Each test took 4-6 seconds for just this basic functions.

And then I tried changing the structure to reduce the number of RefreshDatabase.

use RefreshDatabase;
class ControllerCustomerIndustryTest extends TestCase
{
    use RefreshDatabase;

    public function testCustomerIndustryController()
    {
        $this->store();
        $this->show();
        $this->update();
        $this->delete();
        $this->index();
    }

    private function index()
    {
        // 
    }

    private function store()
    {
        // 
    }

    private function show()
    {
        // 
    }

    private function update()
    {
        // 
    }

    private function delete()
    {
        //
    }
}

Now each test runs below 1 second, because refreshDatabase only executed once, and I can just copy paste and use the same data for store(), show(), and update(). But then, I'm wondering if this is the right way, or this is actually an antipattern.

Please kindly explain to me what, how, and why test should be?

1

I'm confused. Your class name is ControllerCustomerIndustryTest yet you seem to be testing that you have a database. You should be testing your controller logic. Not it's database connection.

Each test taking 4-6 seconds is unacceptable sure, but getting them all to come in under a second doesn't make up for the fact that you're still not writing a unit test. Not every automated test is a unit test. You can write integration tests but I'd encourage you to master true isolated unit tests before you waste much time and effort on integration testing.

Michael Feathers gives a fairly good outline of things a unit test should not do:

A test is not a unit test if:

  • It talks to the database
  • It communicates across the network
  • It touches the file system
  • It can't run at the same time as any of your other unit tests
  • You have to do special things to your environment (such as editing config files) to run it.
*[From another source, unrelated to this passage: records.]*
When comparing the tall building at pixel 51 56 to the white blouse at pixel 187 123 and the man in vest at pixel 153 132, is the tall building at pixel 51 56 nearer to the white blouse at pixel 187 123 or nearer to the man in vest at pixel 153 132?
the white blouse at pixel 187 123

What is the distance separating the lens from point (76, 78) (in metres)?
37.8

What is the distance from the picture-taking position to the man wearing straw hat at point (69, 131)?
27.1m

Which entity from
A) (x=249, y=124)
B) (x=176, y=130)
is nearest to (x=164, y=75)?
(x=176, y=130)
Prefer tests that follow these rules to ones that don't. You should find that they run fast and that few things can't be tested this way.

  • I'm testing the controller with http test, and the controller interacts with database, so I use refreshDatabase trait. So if not using database, how should I test the controller? – Christhofer Natalius Aug 1 '19 at 2:21
0

Please kindly explain to me what, how, and why test should be?
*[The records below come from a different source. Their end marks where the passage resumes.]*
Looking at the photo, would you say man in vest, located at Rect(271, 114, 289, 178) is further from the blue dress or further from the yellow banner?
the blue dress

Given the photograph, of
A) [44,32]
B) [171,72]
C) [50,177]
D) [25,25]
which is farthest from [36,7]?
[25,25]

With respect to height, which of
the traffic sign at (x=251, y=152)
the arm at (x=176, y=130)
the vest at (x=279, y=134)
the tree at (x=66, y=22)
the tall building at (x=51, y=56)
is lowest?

Normally, what happens in a situation like this one is that we change the design of our solution, into two parts

  • One part that knows about the database, but is really simple
  • One part that is complicated, but can run in memory without talking to the database

This is part of the point of "test driven design"; we're including in our requirements the constraint that the code be easy to test. This often takes the form of separating logic (which operates on values in memory) from side effects (reading and writing to the database).

Another way of expressing the idea: we've got two different kinds of tests, those that require side effects like reading from a database, and those tests that can be run purely using information in memory. What we are trying to do is to arrange our code so that all of the complicated logic can be measured by the second kind of test, so that it is faster and cheaper.

See Gary Bernhardt's talk Boundaries for more details on separating the bits that talk to the database (the "shell") from the bits that only need internal memory ("the core").

Mark Seemann's Async Injection talk may also help; but you may have to work harder to see how those ideas fit your question.